If the recent debate over RFRA laws and same-sex marriage teaches us anything, it is not that there are a bunch of bigots out there or that there are people being unjustly discriminated against. It is that, as a nation, we are facing a crisis of rights.
Witness the recent news item from Oregon: Last month, a judge pronounced that two bakers should pay $135,000 in damages for refusing to bake a same-sex wedding cake.
Now, we can look at this from a few angles. It could be that a couple of bigots are getting what they deserve. Or it could be that they are being unfairly demonized for doing their conscience. There are good people with good arguments on both sides of the debate.
We can all agree, however, that the Oregon case signifies a clash between opposing rights. Both sides of the argument claim to be in the right and to have the right to do what they are doing. On the one side are the bakers’ rights to conduct business as they please and to practice their conscience. On the other side are the customers’ rights to buy available goods and to not be discriminated against. The bakers’ rights necessarily infringe upon the customers’ rights, and vice versa.
One is tempted to chalk up the skirmish to an inevitable consequence of rights. The thought is that people want different things, and sometimes those wants come into conflict with each other. As it is with a rancher who wants to herd his cattle on someone else’s pasture, or the driver who wants to cut someone off while exiting the highway, sometimes it’s just ‘my rights versus yours’.
But, more than anything, this underscores a deep misunderstanding of the concept of rights. It is to assume that all rights are the same, and all conflict between them is an inner conflict within a self-contradictory system. We blithely accept the idea that the bakers’ rights are the same as the customers’ rights because, of course, they are both called ‘rights’.

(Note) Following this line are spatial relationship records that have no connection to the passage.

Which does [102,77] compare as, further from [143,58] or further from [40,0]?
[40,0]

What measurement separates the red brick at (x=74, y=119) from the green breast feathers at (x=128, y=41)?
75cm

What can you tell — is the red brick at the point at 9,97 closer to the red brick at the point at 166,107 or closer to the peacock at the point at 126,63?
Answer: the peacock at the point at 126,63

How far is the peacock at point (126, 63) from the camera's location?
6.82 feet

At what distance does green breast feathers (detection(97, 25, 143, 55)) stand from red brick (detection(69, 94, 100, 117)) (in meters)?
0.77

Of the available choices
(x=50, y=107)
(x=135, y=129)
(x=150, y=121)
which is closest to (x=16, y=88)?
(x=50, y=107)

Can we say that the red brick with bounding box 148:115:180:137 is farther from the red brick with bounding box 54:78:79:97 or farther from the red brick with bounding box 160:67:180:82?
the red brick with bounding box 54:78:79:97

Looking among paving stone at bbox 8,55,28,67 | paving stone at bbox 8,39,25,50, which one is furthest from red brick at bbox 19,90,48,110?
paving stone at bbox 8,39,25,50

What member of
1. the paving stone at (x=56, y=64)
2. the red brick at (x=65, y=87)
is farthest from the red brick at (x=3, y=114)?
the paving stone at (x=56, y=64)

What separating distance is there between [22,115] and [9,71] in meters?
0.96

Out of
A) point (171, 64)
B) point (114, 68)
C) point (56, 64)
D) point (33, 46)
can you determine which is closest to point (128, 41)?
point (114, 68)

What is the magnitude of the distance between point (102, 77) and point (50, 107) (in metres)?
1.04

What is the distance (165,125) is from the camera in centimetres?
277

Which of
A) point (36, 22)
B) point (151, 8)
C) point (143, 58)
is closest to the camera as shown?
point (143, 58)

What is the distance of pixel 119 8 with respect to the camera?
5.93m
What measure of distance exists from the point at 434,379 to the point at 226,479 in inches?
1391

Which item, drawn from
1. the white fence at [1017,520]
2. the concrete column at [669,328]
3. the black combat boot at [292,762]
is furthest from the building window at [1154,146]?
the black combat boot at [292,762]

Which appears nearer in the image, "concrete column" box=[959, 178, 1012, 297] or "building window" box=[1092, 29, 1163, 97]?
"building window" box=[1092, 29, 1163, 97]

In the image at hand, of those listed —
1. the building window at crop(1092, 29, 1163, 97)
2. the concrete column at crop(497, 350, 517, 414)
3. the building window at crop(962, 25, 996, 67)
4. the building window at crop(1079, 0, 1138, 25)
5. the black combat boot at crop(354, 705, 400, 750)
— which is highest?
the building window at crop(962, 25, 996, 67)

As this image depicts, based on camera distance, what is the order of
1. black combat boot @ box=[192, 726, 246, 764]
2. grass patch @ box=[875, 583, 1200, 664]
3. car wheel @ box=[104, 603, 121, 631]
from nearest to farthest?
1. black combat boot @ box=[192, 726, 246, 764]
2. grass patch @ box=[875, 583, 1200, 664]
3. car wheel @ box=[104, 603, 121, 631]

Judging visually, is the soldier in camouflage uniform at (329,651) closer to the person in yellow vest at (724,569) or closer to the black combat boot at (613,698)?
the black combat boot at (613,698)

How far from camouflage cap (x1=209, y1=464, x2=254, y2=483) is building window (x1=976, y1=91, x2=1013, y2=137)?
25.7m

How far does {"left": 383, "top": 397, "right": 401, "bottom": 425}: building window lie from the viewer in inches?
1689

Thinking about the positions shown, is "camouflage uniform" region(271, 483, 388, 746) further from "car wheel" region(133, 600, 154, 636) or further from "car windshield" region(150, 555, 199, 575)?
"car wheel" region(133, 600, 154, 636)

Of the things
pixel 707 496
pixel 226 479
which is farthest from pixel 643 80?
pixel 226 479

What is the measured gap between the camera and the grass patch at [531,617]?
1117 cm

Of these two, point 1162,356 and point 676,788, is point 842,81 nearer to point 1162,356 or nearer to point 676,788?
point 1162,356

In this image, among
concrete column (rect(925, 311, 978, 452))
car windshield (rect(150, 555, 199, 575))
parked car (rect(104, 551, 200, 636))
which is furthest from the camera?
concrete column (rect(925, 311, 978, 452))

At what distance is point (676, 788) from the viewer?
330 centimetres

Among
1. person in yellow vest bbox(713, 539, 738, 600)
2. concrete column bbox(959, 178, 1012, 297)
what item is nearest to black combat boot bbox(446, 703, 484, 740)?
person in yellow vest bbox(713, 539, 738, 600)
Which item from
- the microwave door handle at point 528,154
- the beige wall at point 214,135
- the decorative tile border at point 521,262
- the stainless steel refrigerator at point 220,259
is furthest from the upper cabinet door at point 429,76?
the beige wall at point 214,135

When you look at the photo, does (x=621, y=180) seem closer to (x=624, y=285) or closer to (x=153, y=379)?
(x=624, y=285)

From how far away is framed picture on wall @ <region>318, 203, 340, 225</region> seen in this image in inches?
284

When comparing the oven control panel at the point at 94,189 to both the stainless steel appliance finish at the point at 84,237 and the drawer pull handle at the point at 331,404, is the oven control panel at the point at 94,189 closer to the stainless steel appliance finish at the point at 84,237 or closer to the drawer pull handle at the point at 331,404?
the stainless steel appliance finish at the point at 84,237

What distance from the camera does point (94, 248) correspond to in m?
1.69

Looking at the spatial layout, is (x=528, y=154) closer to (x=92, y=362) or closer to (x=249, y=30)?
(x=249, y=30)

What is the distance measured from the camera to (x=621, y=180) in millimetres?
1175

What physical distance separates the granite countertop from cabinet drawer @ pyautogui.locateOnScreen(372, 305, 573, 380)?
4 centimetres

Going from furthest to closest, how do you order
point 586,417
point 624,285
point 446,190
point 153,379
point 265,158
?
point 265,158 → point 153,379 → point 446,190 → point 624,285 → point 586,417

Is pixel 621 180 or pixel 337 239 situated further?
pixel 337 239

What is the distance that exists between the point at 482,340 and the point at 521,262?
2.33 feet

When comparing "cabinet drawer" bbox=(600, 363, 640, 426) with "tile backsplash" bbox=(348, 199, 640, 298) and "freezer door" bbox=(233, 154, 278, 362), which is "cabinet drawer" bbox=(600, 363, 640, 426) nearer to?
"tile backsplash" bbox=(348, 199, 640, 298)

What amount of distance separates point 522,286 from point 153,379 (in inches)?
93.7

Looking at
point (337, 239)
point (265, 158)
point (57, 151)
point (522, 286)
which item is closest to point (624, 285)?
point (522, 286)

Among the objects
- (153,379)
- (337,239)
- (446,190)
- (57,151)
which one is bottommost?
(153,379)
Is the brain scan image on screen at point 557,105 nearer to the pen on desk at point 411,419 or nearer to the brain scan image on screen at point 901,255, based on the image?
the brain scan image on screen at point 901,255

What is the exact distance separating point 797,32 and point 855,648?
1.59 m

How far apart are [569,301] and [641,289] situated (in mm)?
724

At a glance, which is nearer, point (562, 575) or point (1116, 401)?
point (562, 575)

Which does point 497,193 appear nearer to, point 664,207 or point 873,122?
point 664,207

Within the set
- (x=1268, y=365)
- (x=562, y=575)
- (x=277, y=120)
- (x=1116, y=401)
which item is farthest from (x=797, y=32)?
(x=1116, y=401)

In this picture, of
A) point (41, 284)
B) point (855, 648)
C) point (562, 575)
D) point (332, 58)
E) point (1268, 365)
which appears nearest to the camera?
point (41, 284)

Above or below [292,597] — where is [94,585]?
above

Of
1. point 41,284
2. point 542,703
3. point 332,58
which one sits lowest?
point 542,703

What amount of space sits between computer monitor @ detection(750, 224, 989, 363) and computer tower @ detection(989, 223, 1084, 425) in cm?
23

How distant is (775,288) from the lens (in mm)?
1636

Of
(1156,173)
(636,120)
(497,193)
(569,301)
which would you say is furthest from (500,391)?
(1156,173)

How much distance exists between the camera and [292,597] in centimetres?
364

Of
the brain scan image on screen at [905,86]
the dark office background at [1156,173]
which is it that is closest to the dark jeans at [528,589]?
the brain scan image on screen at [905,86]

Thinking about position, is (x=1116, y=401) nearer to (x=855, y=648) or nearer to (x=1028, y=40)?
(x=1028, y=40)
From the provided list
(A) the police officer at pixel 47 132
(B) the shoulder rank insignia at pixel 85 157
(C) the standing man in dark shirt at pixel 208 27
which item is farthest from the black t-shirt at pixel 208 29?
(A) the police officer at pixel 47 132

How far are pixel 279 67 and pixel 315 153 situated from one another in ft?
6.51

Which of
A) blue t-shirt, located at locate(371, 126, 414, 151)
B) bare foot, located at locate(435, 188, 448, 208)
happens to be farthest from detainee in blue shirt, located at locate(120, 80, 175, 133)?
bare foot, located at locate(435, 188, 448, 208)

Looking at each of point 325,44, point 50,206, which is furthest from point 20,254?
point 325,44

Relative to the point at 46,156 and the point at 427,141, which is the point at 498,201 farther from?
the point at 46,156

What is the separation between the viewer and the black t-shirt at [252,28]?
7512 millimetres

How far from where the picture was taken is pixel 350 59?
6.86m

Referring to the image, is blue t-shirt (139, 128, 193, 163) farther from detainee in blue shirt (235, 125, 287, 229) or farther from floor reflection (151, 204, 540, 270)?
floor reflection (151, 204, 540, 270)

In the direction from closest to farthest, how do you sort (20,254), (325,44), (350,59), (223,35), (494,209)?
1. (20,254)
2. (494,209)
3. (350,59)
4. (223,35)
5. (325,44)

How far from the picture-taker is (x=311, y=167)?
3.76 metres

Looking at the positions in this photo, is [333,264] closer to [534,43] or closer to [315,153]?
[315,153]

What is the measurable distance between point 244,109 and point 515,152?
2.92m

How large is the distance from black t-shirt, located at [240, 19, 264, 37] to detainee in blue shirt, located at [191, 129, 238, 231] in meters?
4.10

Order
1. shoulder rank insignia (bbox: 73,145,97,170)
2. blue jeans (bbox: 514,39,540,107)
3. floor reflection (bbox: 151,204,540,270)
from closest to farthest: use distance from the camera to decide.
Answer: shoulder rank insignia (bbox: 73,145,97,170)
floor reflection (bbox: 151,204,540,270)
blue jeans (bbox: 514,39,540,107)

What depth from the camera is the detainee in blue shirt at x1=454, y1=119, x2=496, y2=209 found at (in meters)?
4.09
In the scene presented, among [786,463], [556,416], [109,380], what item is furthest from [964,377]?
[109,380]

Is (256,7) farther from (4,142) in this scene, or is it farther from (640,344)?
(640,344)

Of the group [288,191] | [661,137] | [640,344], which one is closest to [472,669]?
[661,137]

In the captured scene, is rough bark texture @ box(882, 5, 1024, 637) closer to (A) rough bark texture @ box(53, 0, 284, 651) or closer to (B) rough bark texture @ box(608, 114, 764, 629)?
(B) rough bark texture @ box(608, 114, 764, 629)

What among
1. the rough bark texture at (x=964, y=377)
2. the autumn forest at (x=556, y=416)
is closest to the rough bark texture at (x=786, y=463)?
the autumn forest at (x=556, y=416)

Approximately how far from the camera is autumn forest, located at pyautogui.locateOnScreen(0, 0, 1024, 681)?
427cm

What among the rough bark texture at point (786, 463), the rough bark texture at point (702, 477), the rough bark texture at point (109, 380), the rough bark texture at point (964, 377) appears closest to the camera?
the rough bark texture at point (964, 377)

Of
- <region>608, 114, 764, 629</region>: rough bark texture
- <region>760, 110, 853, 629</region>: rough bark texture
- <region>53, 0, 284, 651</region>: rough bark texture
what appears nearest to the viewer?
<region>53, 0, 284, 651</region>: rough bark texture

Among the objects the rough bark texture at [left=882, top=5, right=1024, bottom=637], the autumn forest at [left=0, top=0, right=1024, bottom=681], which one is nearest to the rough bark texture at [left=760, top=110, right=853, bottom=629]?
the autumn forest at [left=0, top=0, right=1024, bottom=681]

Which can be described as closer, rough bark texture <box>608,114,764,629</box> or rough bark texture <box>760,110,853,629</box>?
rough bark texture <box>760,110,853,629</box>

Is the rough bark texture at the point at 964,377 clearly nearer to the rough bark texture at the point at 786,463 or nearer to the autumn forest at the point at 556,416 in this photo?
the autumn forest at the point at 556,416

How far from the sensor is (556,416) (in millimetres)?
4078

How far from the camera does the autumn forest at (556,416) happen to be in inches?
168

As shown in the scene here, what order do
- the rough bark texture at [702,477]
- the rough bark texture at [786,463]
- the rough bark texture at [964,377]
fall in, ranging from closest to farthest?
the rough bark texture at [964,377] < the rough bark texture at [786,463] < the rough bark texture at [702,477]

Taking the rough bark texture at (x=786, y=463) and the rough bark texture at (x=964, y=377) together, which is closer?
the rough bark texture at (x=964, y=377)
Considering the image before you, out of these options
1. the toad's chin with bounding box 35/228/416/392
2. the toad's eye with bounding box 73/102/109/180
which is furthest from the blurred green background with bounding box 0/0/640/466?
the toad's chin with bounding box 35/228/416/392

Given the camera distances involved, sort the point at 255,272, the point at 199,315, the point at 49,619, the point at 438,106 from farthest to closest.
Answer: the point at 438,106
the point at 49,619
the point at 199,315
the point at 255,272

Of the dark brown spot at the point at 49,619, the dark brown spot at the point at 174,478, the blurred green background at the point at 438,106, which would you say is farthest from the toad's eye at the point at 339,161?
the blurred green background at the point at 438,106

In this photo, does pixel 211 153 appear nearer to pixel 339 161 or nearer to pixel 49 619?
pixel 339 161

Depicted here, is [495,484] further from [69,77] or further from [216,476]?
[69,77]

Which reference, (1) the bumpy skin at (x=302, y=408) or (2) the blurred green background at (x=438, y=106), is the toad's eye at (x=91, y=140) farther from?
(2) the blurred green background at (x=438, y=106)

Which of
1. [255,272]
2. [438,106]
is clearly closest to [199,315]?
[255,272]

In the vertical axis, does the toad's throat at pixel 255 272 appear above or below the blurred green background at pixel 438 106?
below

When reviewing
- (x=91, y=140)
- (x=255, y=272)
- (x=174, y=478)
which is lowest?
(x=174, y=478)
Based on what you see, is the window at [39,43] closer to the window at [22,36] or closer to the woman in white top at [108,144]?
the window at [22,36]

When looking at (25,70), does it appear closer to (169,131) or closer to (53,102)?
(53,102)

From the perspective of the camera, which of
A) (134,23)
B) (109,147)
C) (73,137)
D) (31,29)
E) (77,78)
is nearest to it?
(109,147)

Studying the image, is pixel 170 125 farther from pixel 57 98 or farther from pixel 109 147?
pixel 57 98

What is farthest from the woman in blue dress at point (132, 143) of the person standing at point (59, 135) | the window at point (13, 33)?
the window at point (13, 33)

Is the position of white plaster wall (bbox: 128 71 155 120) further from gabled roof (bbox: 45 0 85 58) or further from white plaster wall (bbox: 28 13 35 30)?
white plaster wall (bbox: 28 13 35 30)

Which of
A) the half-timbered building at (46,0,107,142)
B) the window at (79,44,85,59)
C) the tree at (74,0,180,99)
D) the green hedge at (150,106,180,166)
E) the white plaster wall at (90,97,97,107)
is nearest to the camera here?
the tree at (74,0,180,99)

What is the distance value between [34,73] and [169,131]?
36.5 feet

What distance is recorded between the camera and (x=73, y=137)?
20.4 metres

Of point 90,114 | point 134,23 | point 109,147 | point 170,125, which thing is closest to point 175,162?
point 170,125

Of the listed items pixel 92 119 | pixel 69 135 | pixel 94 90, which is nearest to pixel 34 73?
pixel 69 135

A closer look reveals that the rights concerned are substantively different even though they use the same appellation. The fact is that the bakers’ rights do not force anyone to do anything while the customers’ rights more or less force the bakers to do something, and particularly something that would go against their consciences. This discrepancy means everything, and highlights the difference between two conflicting, even contradictory sets of rights.